Ein kleiner Ausschnitt aus dem Buch
Ausschnitt aus Band 3: Das Notenschlüssel-Trio und Beethovens Ohrenmaschine
08 Johann Nepomuk Mälzel
„Tata-Tata-Tataaaaa!!!!“
Mit einem Schlag waren drei Zeitreisende wach! Emanuel war sofort aus dem Bett gesprungen, Shenay hatte sich unter der Decke verkrochen und Simon rieb sich die Augen.
„Himmel noch mal, was war das denn? Es klang wie ein Trompeter!
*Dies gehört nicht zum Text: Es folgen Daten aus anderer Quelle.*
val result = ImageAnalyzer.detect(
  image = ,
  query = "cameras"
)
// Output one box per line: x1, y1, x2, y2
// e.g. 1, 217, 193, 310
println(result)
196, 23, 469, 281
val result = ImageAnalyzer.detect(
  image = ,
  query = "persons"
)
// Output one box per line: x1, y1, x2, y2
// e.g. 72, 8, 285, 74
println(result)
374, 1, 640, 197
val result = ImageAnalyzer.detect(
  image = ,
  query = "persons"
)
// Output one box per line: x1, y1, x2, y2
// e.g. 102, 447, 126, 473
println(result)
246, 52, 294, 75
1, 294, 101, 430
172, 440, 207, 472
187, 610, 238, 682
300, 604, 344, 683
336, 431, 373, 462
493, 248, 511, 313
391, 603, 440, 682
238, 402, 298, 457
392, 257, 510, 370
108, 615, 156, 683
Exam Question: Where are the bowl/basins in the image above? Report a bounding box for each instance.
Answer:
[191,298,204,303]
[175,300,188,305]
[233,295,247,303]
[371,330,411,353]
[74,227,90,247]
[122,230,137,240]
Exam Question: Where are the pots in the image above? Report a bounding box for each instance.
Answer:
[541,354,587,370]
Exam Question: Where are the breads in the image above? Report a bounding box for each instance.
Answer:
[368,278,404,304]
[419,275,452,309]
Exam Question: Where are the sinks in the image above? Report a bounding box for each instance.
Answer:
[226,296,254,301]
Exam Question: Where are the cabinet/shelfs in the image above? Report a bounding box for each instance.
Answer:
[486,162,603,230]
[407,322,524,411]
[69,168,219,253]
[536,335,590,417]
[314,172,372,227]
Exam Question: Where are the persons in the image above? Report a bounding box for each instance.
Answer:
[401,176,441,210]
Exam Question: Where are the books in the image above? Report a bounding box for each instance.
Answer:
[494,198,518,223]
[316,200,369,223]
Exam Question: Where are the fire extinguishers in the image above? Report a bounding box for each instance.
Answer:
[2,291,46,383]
Ich dachte, mein Herz bleibt stehen!“ Emanuel fuhr sich mit den Händen durch die verstrubbelten Haare. „Kommt, wir stehen besser auf und ziehen unsere Kleider an. Bestimmt sind wir nicht die einzigen, die den Krach gehört haben. Wenn jemand auftaucht, möchte ich nicht in Unterwäsche erwischt werden. Es ist ja schon Tag. Und nicht gerade warm hier.“
„Jaaa, wir müssen uns sowieso das Gruselkabinett im Hel-len ansehen. Shenay, komm raus da, Entdeckungsreise!“ Simon stieg bereits in seine Hosen.
„Geht ihr allein, Jungs. Mir reicht es noch von gestern Abend. Außerdem brauche ich mit meinem Kleid ein bisschen länger. Und ohne Spiegel eine Frisur zu richten, die über Nacht durcheinandergebracht worden ist, ist eine Herausforderung für sich. Haut ab, ihr könnt mir später alles zeigen. Vielleicht findet ihr ja eine Waschgelegenheit…“
Simon und Emanuel verließen den kleinen Alkoven, in dem das musikalische Ruhebett stand. Was sie da sahen, versetzte sie in großes Erstaunen.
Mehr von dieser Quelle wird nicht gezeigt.